DOCUMENT SEGMENT »
--
One of the more confusing distinctions for history students at every level is that between "primary" and "secondary" sources. This page is intended to provide a clear definition of what constitutes each type of source and to provide simple guidelines for distinguishing between the two.
As with any rule, there are exceptions to those provided below. This is especially true when dealing with the history of recent years, within the past 100 years or so. But for purposes of study and research in history prior to 1900, these guidelines will, I hope, prove informative and useful.
What is a "Primary" Source?
Generally, a primary source is one that was created at or extremely near the time of the historical events it describes. It is also usually the product of either the person(s) involved in the event or an eye-witness to the event. Primary sources can include not only handwritten documents and printed texts but also paintings, photographs, and physical artifacts.
Primary sources also include materials created at or near the time of the event but transcribed, translated, printed, and/or published at some later time, so long as the later version is an authentic and accurate "word-for-word" rendering of the original. Handwritten documents, for example, are sometimes published in printed collections by academic presses in an effort to make them easier for researchers to access and to read.
Types of Primary Sources include:
A legal document such as a will, contract, or property deed relative to a person or event
An individual's diary or journal
Letters between people and/or organizations
Court and governmental records relative to a historical event
Any of the above found reproduced "word-for-word" in a modern printed form
Examples of Primary Sources include:
The Last Will and Testament of Henry VIII (written ca. 1546)
The Diary of Grace Mildmay (d. 1620), both the handwritten original and the modern printed version
Letters to and from Heinrich Bullinger (d. 1575), both the handwritten originals stored at the Staatsbibliotek (Zurich) and the versions printed by Cambridge University Press in the nineteenth century.
This category of sources is actual easier to define and to understand. The rules that govern it are also less subject to exceptions. A secondary source is any item that was created significantly after the events it describes or is related to, or that was created by someone who was not directly involved in or an eye-witness to the events. Secondary sources also include simple descriptions of primary sources that do not reproduce the original "word-for-word."
--
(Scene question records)
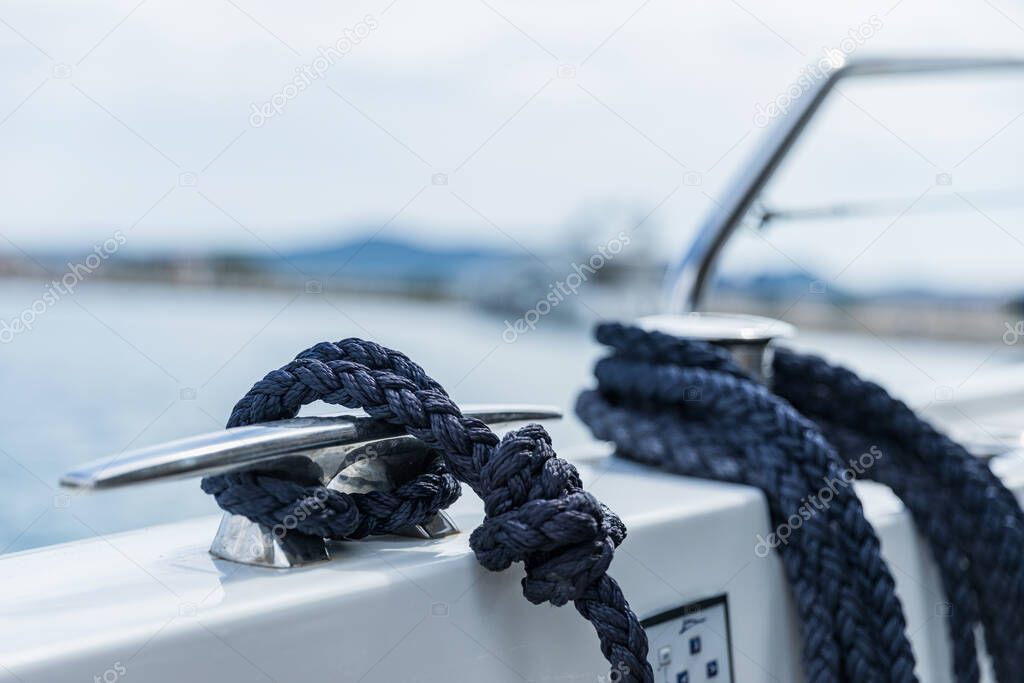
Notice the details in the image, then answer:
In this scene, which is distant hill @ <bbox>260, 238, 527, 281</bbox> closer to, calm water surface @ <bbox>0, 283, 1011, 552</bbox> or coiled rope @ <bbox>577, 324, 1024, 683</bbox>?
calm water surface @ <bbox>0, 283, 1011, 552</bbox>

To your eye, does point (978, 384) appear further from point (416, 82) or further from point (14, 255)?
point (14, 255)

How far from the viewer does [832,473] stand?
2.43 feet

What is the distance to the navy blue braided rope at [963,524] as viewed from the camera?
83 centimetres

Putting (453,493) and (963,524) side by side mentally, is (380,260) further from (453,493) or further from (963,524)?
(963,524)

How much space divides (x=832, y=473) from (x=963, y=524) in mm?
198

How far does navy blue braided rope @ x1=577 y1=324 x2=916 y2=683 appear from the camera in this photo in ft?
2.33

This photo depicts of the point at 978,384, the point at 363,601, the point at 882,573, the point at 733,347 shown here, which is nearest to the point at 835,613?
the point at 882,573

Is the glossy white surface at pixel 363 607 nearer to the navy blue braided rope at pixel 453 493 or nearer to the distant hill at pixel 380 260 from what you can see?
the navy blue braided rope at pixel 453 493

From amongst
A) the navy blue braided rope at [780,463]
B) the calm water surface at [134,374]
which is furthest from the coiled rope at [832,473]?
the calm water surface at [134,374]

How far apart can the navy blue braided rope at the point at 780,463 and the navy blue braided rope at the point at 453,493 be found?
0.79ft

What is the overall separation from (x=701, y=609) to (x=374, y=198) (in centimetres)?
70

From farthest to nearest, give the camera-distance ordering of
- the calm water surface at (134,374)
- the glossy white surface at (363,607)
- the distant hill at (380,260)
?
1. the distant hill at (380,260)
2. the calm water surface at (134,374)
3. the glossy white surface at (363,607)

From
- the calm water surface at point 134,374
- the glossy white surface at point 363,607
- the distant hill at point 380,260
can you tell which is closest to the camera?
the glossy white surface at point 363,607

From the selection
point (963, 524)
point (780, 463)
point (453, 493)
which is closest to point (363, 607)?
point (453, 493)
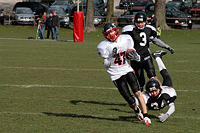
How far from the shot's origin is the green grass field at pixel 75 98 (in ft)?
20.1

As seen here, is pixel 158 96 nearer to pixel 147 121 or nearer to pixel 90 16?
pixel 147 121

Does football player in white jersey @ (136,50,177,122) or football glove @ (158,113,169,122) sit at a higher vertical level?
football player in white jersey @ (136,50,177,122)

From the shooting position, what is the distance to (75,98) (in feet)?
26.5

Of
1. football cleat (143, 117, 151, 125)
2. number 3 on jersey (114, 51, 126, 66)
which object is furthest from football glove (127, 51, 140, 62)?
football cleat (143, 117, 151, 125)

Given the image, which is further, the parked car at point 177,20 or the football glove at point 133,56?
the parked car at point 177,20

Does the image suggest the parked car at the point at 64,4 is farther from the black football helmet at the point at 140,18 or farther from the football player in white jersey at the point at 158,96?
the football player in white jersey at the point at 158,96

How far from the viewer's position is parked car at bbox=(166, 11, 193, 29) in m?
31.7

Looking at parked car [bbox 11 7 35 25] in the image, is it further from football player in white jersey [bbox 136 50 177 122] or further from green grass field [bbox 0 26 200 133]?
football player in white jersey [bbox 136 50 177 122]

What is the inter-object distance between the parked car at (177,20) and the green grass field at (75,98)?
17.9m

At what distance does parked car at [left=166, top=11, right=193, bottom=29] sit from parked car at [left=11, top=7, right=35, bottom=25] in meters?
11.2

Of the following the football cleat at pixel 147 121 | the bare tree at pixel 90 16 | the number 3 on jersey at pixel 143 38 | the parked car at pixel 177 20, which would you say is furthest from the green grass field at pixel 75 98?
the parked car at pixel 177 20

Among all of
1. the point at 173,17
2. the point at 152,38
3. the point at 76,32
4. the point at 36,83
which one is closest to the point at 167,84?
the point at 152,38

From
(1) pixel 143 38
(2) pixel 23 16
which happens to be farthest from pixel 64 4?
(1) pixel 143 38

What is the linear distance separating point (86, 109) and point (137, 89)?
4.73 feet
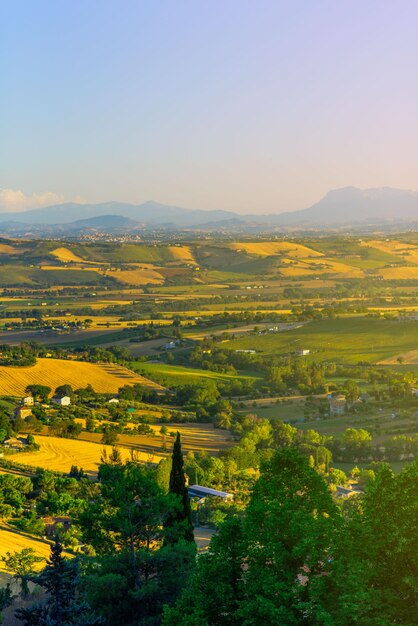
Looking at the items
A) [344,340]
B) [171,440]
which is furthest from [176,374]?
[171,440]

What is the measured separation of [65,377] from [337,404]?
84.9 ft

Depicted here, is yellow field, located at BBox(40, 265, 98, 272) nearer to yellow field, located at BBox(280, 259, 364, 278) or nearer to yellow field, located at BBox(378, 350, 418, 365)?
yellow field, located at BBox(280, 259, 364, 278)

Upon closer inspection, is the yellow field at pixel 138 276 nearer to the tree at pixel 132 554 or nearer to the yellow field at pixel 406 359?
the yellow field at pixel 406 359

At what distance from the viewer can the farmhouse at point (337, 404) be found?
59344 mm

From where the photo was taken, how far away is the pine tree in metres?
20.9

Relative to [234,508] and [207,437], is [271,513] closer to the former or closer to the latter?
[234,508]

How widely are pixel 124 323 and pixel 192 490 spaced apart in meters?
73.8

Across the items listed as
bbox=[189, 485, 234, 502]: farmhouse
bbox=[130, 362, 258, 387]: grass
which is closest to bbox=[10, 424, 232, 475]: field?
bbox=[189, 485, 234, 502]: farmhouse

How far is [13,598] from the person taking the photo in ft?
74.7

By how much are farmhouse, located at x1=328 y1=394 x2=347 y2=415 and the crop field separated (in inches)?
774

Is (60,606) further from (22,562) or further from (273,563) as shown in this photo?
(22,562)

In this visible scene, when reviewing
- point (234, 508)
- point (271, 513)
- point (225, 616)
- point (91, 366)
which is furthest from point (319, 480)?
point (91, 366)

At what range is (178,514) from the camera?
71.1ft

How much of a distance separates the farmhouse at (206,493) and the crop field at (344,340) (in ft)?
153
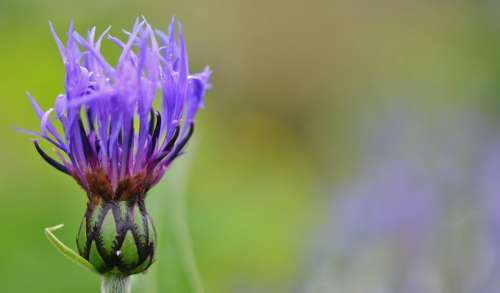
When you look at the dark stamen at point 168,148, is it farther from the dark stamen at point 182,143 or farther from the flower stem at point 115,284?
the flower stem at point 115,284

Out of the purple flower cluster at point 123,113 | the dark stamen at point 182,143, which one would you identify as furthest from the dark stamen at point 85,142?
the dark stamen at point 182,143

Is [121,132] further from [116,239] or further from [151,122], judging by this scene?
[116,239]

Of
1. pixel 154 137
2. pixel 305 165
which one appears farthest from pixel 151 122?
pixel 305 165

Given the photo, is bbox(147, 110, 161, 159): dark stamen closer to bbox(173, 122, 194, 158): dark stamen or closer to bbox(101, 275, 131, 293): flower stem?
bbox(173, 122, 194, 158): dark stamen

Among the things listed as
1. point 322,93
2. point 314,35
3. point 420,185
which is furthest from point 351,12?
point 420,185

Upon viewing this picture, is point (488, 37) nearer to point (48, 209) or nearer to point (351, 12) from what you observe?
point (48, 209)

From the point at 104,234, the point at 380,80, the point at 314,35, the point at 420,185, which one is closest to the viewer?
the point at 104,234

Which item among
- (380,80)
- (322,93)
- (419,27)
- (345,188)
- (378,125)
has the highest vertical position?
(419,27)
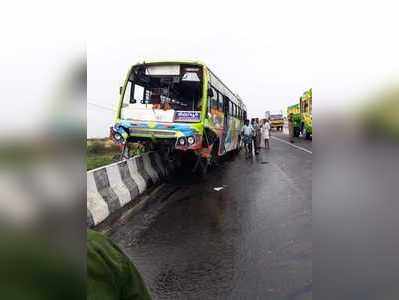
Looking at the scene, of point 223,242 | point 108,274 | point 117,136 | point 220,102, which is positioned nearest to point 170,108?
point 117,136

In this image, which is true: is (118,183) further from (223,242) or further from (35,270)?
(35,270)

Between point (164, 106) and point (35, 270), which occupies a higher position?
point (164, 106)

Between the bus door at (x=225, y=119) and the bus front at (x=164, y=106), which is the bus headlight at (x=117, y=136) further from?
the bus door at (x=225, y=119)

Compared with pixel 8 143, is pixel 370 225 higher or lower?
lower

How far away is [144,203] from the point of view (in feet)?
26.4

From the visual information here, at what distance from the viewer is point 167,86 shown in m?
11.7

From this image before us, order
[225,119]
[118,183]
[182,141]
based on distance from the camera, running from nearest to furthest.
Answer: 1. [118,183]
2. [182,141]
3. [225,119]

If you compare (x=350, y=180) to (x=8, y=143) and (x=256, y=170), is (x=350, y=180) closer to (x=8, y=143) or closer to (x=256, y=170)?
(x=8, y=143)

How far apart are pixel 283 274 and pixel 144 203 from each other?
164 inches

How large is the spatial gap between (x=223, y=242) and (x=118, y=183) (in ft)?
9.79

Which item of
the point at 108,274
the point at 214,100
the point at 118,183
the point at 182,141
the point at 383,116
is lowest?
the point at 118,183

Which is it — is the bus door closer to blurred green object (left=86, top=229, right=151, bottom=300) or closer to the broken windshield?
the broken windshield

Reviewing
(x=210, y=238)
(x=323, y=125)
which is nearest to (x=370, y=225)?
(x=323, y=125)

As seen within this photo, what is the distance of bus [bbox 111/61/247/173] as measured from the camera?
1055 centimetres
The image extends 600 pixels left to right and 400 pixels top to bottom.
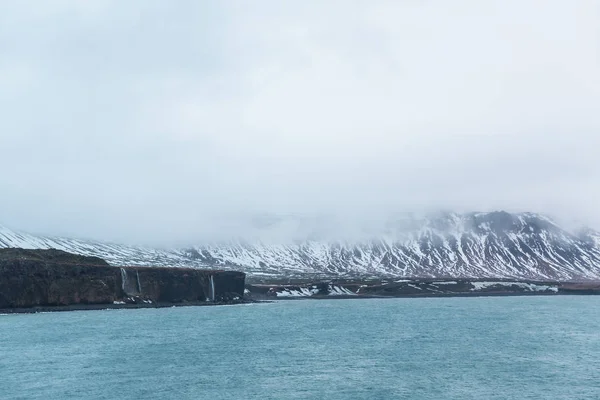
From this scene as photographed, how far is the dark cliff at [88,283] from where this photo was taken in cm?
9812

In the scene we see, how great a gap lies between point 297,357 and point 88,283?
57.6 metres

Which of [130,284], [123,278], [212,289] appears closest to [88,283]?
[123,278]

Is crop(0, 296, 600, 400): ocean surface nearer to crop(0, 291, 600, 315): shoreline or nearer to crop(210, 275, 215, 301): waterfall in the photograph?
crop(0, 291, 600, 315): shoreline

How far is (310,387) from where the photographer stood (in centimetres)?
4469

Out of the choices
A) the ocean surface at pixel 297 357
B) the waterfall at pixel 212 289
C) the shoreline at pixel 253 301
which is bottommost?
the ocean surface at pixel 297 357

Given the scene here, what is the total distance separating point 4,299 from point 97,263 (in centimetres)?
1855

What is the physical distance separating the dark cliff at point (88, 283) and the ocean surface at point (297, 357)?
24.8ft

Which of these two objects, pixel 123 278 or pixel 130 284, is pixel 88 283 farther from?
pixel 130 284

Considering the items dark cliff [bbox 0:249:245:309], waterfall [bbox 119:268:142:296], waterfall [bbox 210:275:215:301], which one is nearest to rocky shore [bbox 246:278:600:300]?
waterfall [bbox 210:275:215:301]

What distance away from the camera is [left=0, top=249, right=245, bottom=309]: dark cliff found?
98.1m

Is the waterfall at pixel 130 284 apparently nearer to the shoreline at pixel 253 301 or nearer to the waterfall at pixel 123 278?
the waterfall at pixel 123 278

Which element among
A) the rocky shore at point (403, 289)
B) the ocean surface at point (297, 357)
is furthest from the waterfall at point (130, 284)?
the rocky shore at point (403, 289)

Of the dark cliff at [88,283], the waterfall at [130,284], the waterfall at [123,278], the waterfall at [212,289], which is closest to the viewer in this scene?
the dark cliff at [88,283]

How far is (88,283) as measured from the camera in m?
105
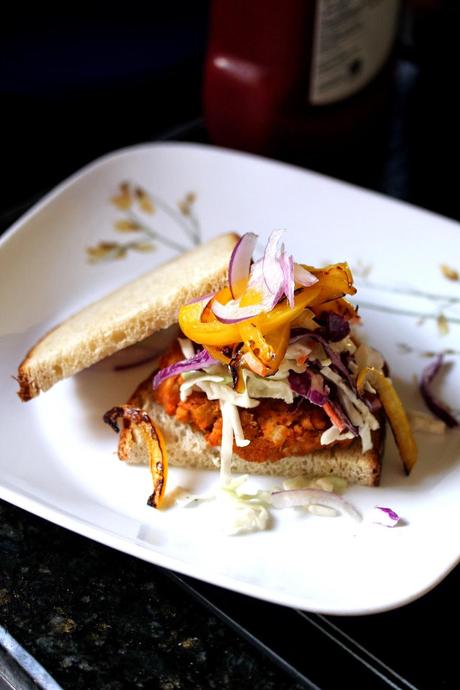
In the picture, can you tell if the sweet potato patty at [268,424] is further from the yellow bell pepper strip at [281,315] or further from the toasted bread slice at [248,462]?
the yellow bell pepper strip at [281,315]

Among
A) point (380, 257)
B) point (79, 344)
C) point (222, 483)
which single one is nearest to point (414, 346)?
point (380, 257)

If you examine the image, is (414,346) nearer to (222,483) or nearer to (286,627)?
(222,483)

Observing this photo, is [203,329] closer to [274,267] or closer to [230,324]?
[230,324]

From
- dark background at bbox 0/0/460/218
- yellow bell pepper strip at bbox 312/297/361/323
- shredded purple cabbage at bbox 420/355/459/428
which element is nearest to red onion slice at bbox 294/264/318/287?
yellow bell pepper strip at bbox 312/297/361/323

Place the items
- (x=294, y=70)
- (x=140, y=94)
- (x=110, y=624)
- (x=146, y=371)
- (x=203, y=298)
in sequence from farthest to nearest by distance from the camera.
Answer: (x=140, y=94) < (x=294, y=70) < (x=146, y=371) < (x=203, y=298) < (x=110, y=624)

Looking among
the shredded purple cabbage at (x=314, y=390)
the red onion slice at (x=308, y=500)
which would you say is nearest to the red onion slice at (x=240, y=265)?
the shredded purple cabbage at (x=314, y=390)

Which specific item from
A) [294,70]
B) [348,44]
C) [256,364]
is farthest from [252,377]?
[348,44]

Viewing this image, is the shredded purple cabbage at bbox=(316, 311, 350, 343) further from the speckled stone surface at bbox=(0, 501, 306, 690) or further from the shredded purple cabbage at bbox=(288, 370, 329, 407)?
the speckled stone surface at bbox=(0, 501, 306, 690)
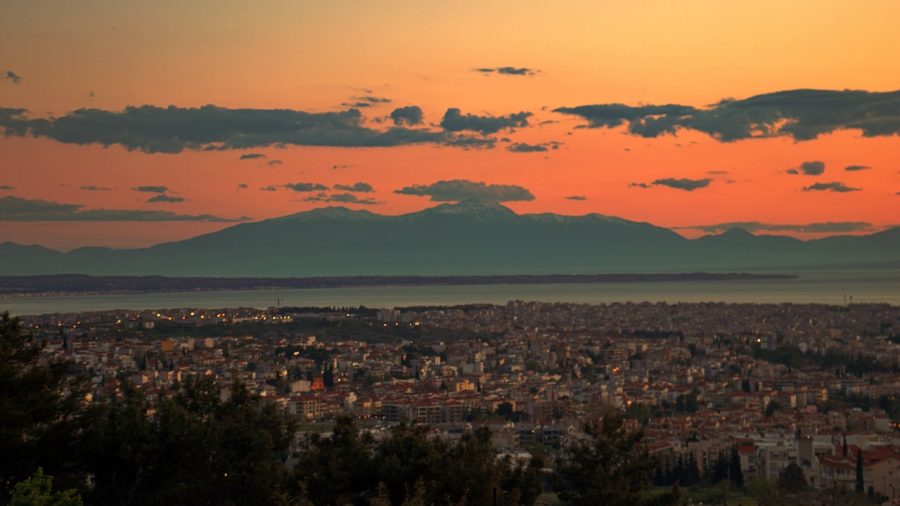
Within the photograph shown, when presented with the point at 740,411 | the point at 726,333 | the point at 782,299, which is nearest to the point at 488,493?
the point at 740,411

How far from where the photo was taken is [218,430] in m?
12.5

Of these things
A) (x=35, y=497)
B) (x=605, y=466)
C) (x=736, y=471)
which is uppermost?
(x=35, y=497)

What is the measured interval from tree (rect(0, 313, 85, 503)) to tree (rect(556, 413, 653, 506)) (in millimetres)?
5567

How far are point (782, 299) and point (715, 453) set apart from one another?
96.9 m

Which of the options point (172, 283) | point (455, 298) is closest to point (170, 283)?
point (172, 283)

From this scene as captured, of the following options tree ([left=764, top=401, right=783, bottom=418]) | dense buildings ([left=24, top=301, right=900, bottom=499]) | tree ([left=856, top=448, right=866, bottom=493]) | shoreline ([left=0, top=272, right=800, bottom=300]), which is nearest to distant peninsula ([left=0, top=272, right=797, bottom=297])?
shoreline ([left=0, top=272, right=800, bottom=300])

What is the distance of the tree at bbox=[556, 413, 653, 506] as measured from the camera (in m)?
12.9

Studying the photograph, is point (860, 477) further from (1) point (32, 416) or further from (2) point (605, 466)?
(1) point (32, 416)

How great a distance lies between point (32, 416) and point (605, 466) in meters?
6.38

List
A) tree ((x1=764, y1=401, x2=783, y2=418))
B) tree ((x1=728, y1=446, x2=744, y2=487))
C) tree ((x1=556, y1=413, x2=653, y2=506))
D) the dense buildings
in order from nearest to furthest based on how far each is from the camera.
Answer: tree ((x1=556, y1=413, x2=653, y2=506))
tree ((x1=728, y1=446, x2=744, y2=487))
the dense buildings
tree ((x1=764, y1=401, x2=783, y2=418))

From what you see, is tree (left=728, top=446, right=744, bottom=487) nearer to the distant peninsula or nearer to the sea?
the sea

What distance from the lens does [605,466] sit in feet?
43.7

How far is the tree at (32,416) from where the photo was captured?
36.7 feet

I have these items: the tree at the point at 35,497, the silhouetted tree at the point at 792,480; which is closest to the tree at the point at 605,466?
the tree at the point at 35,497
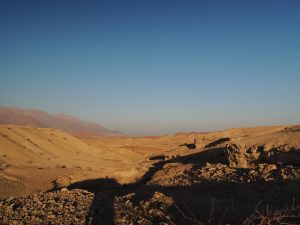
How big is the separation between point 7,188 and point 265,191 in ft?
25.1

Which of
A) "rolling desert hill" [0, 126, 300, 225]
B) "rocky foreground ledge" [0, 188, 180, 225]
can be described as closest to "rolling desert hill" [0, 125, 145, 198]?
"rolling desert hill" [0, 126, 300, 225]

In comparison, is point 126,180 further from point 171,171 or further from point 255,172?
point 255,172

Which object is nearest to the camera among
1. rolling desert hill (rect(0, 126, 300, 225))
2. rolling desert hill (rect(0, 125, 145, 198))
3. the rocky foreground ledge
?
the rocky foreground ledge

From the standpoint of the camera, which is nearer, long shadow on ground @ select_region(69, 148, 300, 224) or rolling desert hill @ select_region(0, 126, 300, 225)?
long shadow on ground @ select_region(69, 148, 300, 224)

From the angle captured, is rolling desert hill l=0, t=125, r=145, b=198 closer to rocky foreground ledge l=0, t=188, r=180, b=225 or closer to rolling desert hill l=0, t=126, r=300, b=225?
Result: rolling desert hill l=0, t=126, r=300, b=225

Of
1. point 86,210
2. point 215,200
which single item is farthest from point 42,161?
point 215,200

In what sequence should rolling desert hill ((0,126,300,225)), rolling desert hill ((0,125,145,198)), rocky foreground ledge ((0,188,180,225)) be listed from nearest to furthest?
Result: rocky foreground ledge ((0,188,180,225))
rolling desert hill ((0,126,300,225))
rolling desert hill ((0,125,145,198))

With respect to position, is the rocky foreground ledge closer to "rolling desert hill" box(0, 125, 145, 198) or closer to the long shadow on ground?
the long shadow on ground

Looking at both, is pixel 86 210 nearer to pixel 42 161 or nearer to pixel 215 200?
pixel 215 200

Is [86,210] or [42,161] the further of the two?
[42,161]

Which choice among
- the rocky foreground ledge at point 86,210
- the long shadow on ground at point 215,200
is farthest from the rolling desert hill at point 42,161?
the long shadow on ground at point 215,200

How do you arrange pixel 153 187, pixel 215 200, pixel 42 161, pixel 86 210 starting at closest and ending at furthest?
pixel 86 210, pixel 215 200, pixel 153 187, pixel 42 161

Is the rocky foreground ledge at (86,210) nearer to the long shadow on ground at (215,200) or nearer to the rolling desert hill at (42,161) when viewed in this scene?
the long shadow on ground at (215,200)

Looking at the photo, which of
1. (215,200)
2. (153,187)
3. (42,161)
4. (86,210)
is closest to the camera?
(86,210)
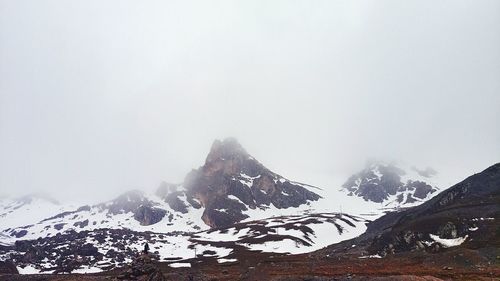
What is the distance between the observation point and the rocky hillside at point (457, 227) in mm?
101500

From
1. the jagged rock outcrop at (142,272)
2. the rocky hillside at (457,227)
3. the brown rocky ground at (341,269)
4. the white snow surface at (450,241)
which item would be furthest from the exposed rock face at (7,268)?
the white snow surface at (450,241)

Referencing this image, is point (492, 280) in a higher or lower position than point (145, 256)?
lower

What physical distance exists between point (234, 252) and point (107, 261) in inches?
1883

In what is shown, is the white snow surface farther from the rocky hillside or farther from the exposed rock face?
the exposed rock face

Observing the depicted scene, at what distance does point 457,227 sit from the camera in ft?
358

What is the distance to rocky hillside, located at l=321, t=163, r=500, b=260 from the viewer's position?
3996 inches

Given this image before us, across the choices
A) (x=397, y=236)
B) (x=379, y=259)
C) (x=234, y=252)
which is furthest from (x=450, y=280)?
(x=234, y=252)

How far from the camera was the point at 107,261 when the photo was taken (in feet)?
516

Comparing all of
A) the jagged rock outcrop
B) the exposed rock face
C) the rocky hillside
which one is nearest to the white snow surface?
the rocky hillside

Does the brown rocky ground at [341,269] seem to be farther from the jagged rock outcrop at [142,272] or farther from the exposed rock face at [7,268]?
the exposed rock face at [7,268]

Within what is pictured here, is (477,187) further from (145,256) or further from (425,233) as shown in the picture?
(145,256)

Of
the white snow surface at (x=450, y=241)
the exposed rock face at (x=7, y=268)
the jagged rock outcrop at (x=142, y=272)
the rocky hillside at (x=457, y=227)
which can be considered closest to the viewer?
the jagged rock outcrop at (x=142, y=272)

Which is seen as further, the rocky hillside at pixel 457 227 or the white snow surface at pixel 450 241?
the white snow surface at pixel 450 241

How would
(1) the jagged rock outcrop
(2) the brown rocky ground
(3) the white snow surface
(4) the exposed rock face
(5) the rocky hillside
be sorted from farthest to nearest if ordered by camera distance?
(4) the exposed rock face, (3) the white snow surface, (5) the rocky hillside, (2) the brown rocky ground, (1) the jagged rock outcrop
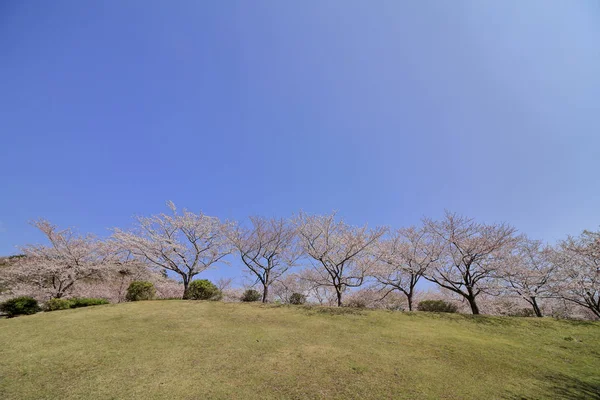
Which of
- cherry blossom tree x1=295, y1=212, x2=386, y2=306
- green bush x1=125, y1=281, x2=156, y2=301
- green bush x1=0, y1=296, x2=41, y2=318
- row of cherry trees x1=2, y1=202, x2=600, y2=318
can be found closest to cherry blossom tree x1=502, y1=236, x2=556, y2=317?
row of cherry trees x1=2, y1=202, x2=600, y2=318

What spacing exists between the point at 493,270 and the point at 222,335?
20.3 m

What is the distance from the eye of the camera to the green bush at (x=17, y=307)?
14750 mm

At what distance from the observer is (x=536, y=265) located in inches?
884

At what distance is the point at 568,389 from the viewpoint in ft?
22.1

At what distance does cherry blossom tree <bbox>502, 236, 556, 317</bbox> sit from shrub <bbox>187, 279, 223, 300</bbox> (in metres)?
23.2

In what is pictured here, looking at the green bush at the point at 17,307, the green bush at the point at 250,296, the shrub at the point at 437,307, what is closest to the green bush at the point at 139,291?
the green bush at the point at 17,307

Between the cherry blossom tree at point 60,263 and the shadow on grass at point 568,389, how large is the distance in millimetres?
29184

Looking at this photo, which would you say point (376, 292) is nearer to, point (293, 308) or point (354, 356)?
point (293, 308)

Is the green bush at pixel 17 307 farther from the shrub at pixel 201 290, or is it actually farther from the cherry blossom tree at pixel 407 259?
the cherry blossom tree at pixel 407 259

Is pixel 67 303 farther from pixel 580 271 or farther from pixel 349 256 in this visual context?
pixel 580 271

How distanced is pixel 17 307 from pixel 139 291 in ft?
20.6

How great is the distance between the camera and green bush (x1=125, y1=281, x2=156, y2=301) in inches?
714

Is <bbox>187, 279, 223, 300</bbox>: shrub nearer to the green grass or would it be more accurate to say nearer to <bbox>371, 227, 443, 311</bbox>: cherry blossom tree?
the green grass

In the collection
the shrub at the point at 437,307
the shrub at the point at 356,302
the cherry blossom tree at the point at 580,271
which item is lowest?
--
REQUIRED WORK »
Edit the page on primary and secondary sources, starting at the words "As with any" and ending after "informative and useful.", and swap "informative" for "instructive". The listing above is separate material with no connection to the page on sources.

FINISHED EXERCISE »
As with any rule, there are exceptions to those provided below. This is especially true when dealing with the history of recent years, within the past 100 years or so. But for purposes of study and research in history prior to 1900, these guidelines will, I hope, prove instructive and useful.